Cynthia was catching on to the techniques of this game, and Charlie helped Don reorganize the notes. It wasn’t unusual for Charlie to arrange and rearrange individual notes until she had an insight. Sometimes she connected the notes in ways that were expected, and other times placed them in a random order. It was a way to trick the brain into a different way of thinking.
“Okay, good. Now let’s move all the notes about Heinrich off to the side, including the ones we just put up,” Gil offered.
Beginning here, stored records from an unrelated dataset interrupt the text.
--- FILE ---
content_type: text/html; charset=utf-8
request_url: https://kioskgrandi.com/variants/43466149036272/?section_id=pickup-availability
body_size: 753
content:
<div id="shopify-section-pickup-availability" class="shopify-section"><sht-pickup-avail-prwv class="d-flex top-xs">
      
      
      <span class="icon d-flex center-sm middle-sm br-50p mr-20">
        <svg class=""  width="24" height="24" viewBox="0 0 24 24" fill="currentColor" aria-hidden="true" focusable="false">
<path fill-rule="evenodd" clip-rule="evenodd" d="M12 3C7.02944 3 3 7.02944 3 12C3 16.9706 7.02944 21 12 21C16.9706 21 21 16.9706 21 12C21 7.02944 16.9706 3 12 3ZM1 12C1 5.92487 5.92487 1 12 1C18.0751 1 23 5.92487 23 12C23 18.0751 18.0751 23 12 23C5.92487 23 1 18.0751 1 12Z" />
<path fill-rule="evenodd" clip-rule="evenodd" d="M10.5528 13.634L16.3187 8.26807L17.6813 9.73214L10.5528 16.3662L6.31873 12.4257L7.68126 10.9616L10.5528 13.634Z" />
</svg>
After more manipulation of the notes, the board had a lot of white space. Don had taken a seat and found a stale doughnut to go with the over-brewed coffee. Charlie stared and pondered, carefully lifting and then replacing the remaining notes into two columns— one for questions, one for facts and conjectures. Then she shifted them again. Don and Gil had seen her in this reverie before, and waited and watched silently. Cynthia took the hint. When Charlie was done, there were only five notes front and center, all questions. The first two were personal and pertinent: Who kidnapped and hurt Lin Fong? and Who killed Josh Simms? Next were the three, currently relevant, questions: Where is Geoff Heinrich?, How are the explosives to be detonated? and Is anyone else involved?
Don took the red marker and boxed the personal questions. He then wrote the word payback above it. Don had demonstrated this kind of dramatics on a white board before, and he always meant what he wrote.
“Ms. Mack, we’ve found something,” Carter said, rushing into the conference room.
“You have to see it,” Judy said, out of breath.
Everyone peered over Judy’s shoulder at the laptop on her desk. A not-so-clear video was in pause mode, and she rewound it for a few seconds before she pushed the play button. The security camera’s vantage point was of the Guí Motors display, but included one of the visitor seating areas in the background. They all watched as a golf cart entered and stopped; the driver’s back was to the camera. Then the cart moved again, to a planter holding a small palm bush where the cart paused a second time. Finally, the cart pulled away from the area and out of view.